Uno degli obiettivi del disegno di legge è di avvicinare la giustizia ai cittadini. Non crede che potrebbe essere un vantaggio?

«Io contesto che la prossimità sia un valore nel settore giustizia. E lo contesto con forza. I cittadini non anelano a entrare nelle aule di giustizia, anzi meno ci entrano più contenti sono. I cittadini vogliono una decisione rapida e qualitativamente ben fatta; che il giudice sia “sotto casa” non è un tema che interessa chi ha la necessità di tutelare un proprio diritto o difendersi da una accusa. Per le questioni più semplici, ad esempio quelle riguardanti i giuramenti o le amministrazioni di sostegno, si possono creare aule avanzate sotto il profilo tecnologico anche in tutti i Comuni, basterebbe poco, costerebbe meno e sarebbe un servizio sotto questo profilo più efficiente».

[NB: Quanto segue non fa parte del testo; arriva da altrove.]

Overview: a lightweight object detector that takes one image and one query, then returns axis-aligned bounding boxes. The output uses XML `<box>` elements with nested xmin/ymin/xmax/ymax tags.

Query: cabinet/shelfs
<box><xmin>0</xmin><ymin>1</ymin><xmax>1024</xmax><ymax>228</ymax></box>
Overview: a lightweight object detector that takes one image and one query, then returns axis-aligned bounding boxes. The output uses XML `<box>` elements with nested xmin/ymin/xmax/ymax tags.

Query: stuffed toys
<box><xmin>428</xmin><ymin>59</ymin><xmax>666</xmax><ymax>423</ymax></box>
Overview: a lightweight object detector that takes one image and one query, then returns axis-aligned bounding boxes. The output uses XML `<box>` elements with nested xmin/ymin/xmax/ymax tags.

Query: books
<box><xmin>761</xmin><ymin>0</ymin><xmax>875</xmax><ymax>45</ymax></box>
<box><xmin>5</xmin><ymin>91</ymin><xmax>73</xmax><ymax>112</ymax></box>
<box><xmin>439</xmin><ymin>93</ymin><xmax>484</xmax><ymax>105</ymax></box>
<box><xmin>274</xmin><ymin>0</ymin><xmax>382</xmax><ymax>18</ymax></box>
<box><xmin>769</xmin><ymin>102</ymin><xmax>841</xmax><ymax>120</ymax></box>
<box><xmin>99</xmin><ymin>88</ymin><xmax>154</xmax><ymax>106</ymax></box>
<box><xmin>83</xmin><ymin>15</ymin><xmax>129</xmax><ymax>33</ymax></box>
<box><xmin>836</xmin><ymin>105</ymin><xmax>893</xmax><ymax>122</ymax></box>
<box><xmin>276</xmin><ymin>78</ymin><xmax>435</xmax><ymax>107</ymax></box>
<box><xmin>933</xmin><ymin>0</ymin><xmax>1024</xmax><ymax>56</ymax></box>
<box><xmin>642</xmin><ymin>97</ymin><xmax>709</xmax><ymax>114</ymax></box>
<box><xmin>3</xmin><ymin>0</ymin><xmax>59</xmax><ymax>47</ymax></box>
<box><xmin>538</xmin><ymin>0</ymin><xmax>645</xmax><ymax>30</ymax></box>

Quali sarebbero, secondo lei, le ricadute concrete per cittadini e imprese dell’area pedemontana?

«Giudici meno specializzati, strutture opache e poco efficienti, decisioni sotto il profilo qualitativo sempre più carenti. Nei piccoli tribunali con pochi magistrati, il magistrato al mattino deve occuparsi, ad esempio, di un’azione di confini e al pomeriggio di un delicato reato tributario in penale. Le pare un servizio efficiente?».

Più di 60 sindaci del Vicentino hanno firmato contro la riapertura, non sarà una questione di campanile?

«Il campanile c’entra davvero poco, i sindaci che sono i veri rappresentanti nel territorio dei cittadini hanno capito che da questa strampalata idea di riaprire un nuovo tribunale chi ci andrà a rimettere non saranno gli avvocati ma i loro amministrati. Si dovrebbe invece fare una battaglia vera da parte di tutte le forze politiche per cercare di sopperire alle carenze di organico presenti in tutti i tribunali veneti».

Una delle critiche alla riapertura è la mancata previsione di organici ad hoc: è questo il problema principale?

«Vicenza oggi ha una carenza di personale amministrativonell’ordine del 50% del personale che dovrebbe esserci. Tutti i tribunali veneti hanno carenze intorno al 40%. Ci sono uffici in cui vi è un solo ufficiale giudiziario per un’intera provincia. Mi chiedo onestamente come si possa pensare con queste risorse e scoperture di efficientare il sistema con l’apertura di un nuovo ufficio giudiziario. Veramente non riesco a comprenderlo. Ribadisco questa iniziativa crea ulteriori gravi inefficienze».

Teme che Bassano si riduca a questione politica?

«La politica è sovrana e può decidere quello che ritiene meglio per la popolazione. Dall’altra parte però i tecnici, nel nostro caso tutti i consigli di ordini del Veneto, tutti i capi degli uffici giudiziari, le associazioni forensi maggiormente rappresentative, l’associazione nazionale magistrati, oltre che autorevolissime voci nazionali, hanno manifestato forte criticità rispetto a questa idea di curare un malato con una medicina che è del tutto inadeguata e inefficace rispetto alle patologie che tutte le mattine, chi va nelle aule di giustizia e chi incontra i cittadini, rileva. Una terapia sbagliata prescritta da medici poco attenti. Forse bisognerebbe pensare ad accorpare per efficientare i servizi e rendere sempre più specializzati i magistrati creando nel contempo economie di scala e ponendo a capo dei tribunali dei manager formati specificamente per gestire personale, fornitori, oltre che grandi quantità di denaro».